Apply for the Clackamas Community College Student Writer Laureate Internship

The Clackamas Community College English Department would like to recognize one enthusiastic, dedicated student as the CCC Writer Laureate to write creatively and help promote English and Creative Writing opportunities on campus.

Position Description

The Writer Laureate will be chosen fall term 2011, and will be in office winter and spring terms 2012. The Writer Laureate’s duties will be to:

  • write creatively for on-campus readings, Clackamas County events, Clackamas Literary Review, and graduation
  • present/read his or her creative writing at English Department, campus, Board of Education, and other meetings
  • assist with coordination and execution of on-campus readings, such as the Gratitude, William Stafford, Valentine’s Day/Oregon’s Birthday, and May Day readings
  • assist with and be a member of the Writers Club
  • assist with Clackamas Literary Review
  • assist with the Writing Conference spring term
  • assist with promotion of English and Creative Writing courses, events, and opportunities, in person, on paper, and electronically

Overall, the Writer Laureate will be a representative of not only the English Department and CCC, but of the literary arts—the creative power of words and the positive impact they have.
------------------------
■ GOAL 1 ■
Using the Writer Laureate posting, say yes or no to each statement and quote the words that decide it: (a) The Writer Laureate will be in office during fall term 2011. (b) The Writer Laureate will help with the Writing Conference in spring term. (c) The English Department plans to recognize two students.
■ GOAL 2 ■
Repeat word for word the part of the Writer Laureate posting between "The Clackamas Community College English" and "opportunities on campus.", inclusive.
The lines after this are separate material, not part of the Writer Laureate posting.
------------------------
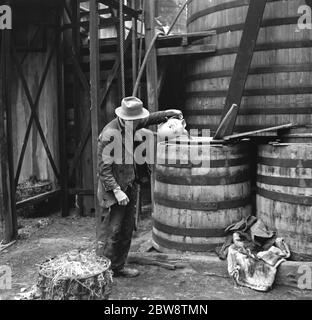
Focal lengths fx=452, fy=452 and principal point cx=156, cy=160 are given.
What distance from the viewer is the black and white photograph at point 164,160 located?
4516 millimetres

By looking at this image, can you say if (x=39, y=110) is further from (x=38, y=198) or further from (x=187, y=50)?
(x=187, y=50)

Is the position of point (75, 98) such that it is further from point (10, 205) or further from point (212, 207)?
point (212, 207)

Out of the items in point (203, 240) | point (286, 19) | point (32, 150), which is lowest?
point (203, 240)

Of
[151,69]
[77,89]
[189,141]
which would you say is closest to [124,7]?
[151,69]

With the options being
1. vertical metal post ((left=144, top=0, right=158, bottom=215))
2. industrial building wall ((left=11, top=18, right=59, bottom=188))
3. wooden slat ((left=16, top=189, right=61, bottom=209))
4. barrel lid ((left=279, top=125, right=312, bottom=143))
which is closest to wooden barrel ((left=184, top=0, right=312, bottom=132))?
barrel lid ((left=279, top=125, right=312, bottom=143))

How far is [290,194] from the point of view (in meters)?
4.77

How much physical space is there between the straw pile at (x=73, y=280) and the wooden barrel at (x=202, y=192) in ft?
4.83

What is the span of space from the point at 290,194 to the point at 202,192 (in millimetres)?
963

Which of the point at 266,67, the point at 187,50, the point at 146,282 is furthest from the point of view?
the point at 187,50

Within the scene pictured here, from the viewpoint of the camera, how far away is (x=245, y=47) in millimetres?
5328

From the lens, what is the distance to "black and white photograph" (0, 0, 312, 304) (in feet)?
14.8

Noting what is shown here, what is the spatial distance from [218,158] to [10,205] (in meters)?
3.10
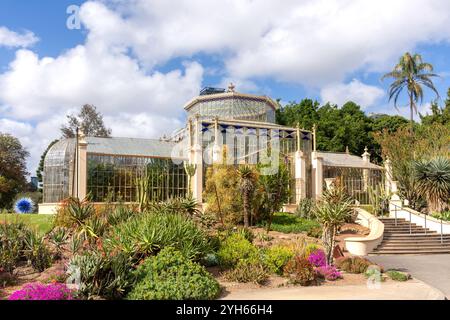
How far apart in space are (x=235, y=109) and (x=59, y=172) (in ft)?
40.5

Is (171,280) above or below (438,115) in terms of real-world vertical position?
below

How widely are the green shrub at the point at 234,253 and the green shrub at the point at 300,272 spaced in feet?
3.58

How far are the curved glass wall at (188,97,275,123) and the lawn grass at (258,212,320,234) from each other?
34.6 feet

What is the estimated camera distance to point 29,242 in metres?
11.7

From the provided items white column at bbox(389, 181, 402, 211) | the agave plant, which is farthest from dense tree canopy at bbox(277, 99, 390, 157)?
the agave plant

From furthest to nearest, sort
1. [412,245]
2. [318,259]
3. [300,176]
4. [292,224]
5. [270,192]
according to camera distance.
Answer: [300,176] < [270,192] < [292,224] < [412,245] < [318,259]

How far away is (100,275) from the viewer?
8.65 meters

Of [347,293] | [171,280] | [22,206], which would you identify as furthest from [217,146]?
[171,280]

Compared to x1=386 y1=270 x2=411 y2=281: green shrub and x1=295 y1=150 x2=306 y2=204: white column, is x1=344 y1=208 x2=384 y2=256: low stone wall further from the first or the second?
x1=295 y1=150 x2=306 y2=204: white column

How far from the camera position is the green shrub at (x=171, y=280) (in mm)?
8344

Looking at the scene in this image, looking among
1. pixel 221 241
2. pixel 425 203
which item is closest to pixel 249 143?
pixel 425 203

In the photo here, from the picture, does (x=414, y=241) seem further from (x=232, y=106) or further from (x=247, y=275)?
(x=232, y=106)

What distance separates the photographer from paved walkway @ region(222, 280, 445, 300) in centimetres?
881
------------------------
■ TASK RESPONSE 1 ■
(a) No: "will be chosen fall term 2011, and will be in office winter and spring terms 2012"
(b) Yes: "assist with the Writing Conference spring term"
(c) No: "recognize one enthusiastic, dedicated student"

■ TASK RESPONSE 2 ■
The Clackamas Community College English Department would like to recognize one enthusiastic, dedicated student as the CCC Writer Laureate to write creatively and help promote English and Creative Writing opportunities on campus.